4.2.9 Employment policies for the cultural sector
According to data compiled by the Working Group on Cultural Statistics (ARKStat) about 815 000 persons were employed in German cultural industries in 2003 (based on EU definitions). Almost one quarter of those (197 000) were self-employed (the trend is rising), whereas the average share of self-employed persons in general employment in Germany amounts to around 10 %. In addition, 150 000 persons were employed in culture-related occupations outside of the cultural sector in production, trade, and private or public services. A total of 965 000 employed persons accounted for a share of 2.7 % of the total work force in Germany (36.2 million), which is comparable to the employment potential of the agricultural sector (895 000 persons). This share places Germany in the medium range in a European comparison, between France, Italy or Spain (ranging form 2.0 to 2.2 %) and the UK, the Netherlands and the Nordic countries, which range from 3.0 to 3.5 %.
Out of a total of 815 000 persons employed in 2003, 618 000 (= 75.8 %) were employees; more than 70 % (444 000 persons) of these were liable to social security deductions – this trend is decreasing. The remaining 174 000 persons were employed in mini-jobs, part-time or project-related contracts – this trend is rising. While the cultural sector showed an above-average economic dynamic during the mid-1990s (with a 5-year increase of more than 20 % as compared to a general growth in employment of 2 %), it slowed down between 1999 and 2004 to a rate of 7.2 %, which is clearly below the top results of the past decade. However, compared to a decrease in general employment of 2 % during the same period, this is still a remarkable development. For more statistical information see M. Söndermann: "Beschäftigung im Kultursektor in Deutschland 2003/2004. Ergebnisse aus der Kulturstatistik"; Jahrbuch für Kulturpolitik 2005, 459–477; "Der Kultursektor als Beschäftigungs - und Wirtschaftsfaktor in Europa"; Jahrbuch für Kulturpolitik 2007, 387–406. Internet: http://www.kulturstatistik.de.
The extent to which the cultural sector figures in labour market policy has been the subject of discussion for many years. Thus far, however, this discussion has had no sustained practical impact. While ideas and suggestions have been floated and small-scale programmes implemented at the Land level to generate employment in the cultural sector (such as the funding of centres for culture industry business start-ups in North Rhine-Westphalia), no national cultural policy strategy has been developed.

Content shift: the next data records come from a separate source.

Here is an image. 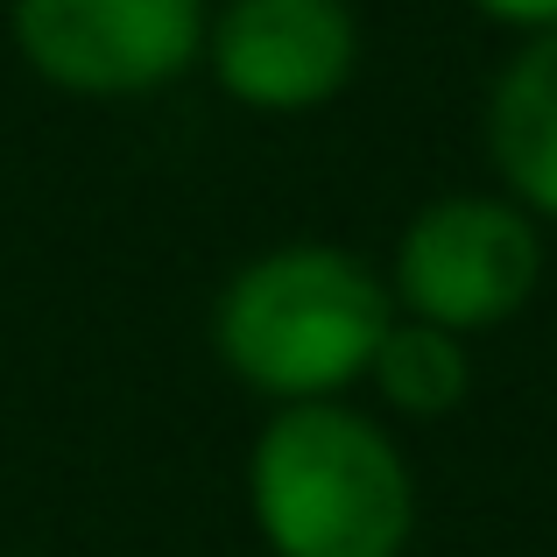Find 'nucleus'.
Returning a JSON list of instances; mask_svg holds the SVG:
<instances>
[{
	"mask_svg": "<svg viewBox=\"0 0 557 557\" xmlns=\"http://www.w3.org/2000/svg\"><path fill=\"white\" fill-rule=\"evenodd\" d=\"M487 149L530 219L557 226V28L530 36L487 99Z\"/></svg>",
	"mask_w": 557,
	"mask_h": 557,
	"instance_id": "obj_6",
	"label": "nucleus"
},
{
	"mask_svg": "<svg viewBox=\"0 0 557 557\" xmlns=\"http://www.w3.org/2000/svg\"><path fill=\"white\" fill-rule=\"evenodd\" d=\"M388 289L346 247H269L219 289L212 346L247 388L275 403H332L374 368L388 332Z\"/></svg>",
	"mask_w": 557,
	"mask_h": 557,
	"instance_id": "obj_2",
	"label": "nucleus"
},
{
	"mask_svg": "<svg viewBox=\"0 0 557 557\" xmlns=\"http://www.w3.org/2000/svg\"><path fill=\"white\" fill-rule=\"evenodd\" d=\"M473 8L502 28H530V36H550L557 28V0H473Z\"/></svg>",
	"mask_w": 557,
	"mask_h": 557,
	"instance_id": "obj_8",
	"label": "nucleus"
},
{
	"mask_svg": "<svg viewBox=\"0 0 557 557\" xmlns=\"http://www.w3.org/2000/svg\"><path fill=\"white\" fill-rule=\"evenodd\" d=\"M368 381L403 417H451V409L466 403V388H473V360H466L459 332H437V325H423V318H409V325L381 332Z\"/></svg>",
	"mask_w": 557,
	"mask_h": 557,
	"instance_id": "obj_7",
	"label": "nucleus"
},
{
	"mask_svg": "<svg viewBox=\"0 0 557 557\" xmlns=\"http://www.w3.org/2000/svg\"><path fill=\"white\" fill-rule=\"evenodd\" d=\"M247 508L275 557H403L417 480L374 417L283 403L247 451Z\"/></svg>",
	"mask_w": 557,
	"mask_h": 557,
	"instance_id": "obj_1",
	"label": "nucleus"
},
{
	"mask_svg": "<svg viewBox=\"0 0 557 557\" xmlns=\"http://www.w3.org/2000/svg\"><path fill=\"white\" fill-rule=\"evenodd\" d=\"M544 283V233L508 198H437L403 226L395 297L437 332H487Z\"/></svg>",
	"mask_w": 557,
	"mask_h": 557,
	"instance_id": "obj_3",
	"label": "nucleus"
},
{
	"mask_svg": "<svg viewBox=\"0 0 557 557\" xmlns=\"http://www.w3.org/2000/svg\"><path fill=\"white\" fill-rule=\"evenodd\" d=\"M205 50L226 99L255 113H311L346 92L360 28L346 0H226Z\"/></svg>",
	"mask_w": 557,
	"mask_h": 557,
	"instance_id": "obj_5",
	"label": "nucleus"
},
{
	"mask_svg": "<svg viewBox=\"0 0 557 557\" xmlns=\"http://www.w3.org/2000/svg\"><path fill=\"white\" fill-rule=\"evenodd\" d=\"M205 0H14V50L42 85L135 99L205 57Z\"/></svg>",
	"mask_w": 557,
	"mask_h": 557,
	"instance_id": "obj_4",
	"label": "nucleus"
}]
</instances>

The new Bundesländer, but also some structurally weak regions in the west part of Germany, have repeatedly attracted EU funds to support employment in the cultural sector. These funds have been used to support, for example, the development of municipal cultural planning (in Brandenburg) or the training of cultural managers in the rural districts of Lower Saxony, co-financed by the Land and the Federal Agency of Labour.
Indirect employment effects for the cultural sector are also generated through other EU Structural Funds. The European Agricultural Guidance and Guarantee Fund (EAGGF) is often used to finance the restoration of protected monuments like castles and churches or for the protection and restoration of cultural heritage in the context of rural development. The Land Brandenburg derived funding from the European Programme for Regional Development (EFRE) to create a municipal investment programme for culture. In North-Rhine-Westphalia, the Ruhrgebiet has benefited the most from the Structural Funds, e. g. to develop the Zeche Zollverein in Essen, which is on the UNESCO list of World Cultural Heritage.
Therefore employment measures in some of the Bundesländer are at least indirectly supported via the Structural Funds of the EU as well as from economic and investment support programmes of the Länder and the Federal Government (e. g. the Investment Support Law), which are increasingly being opened up to the culture sector.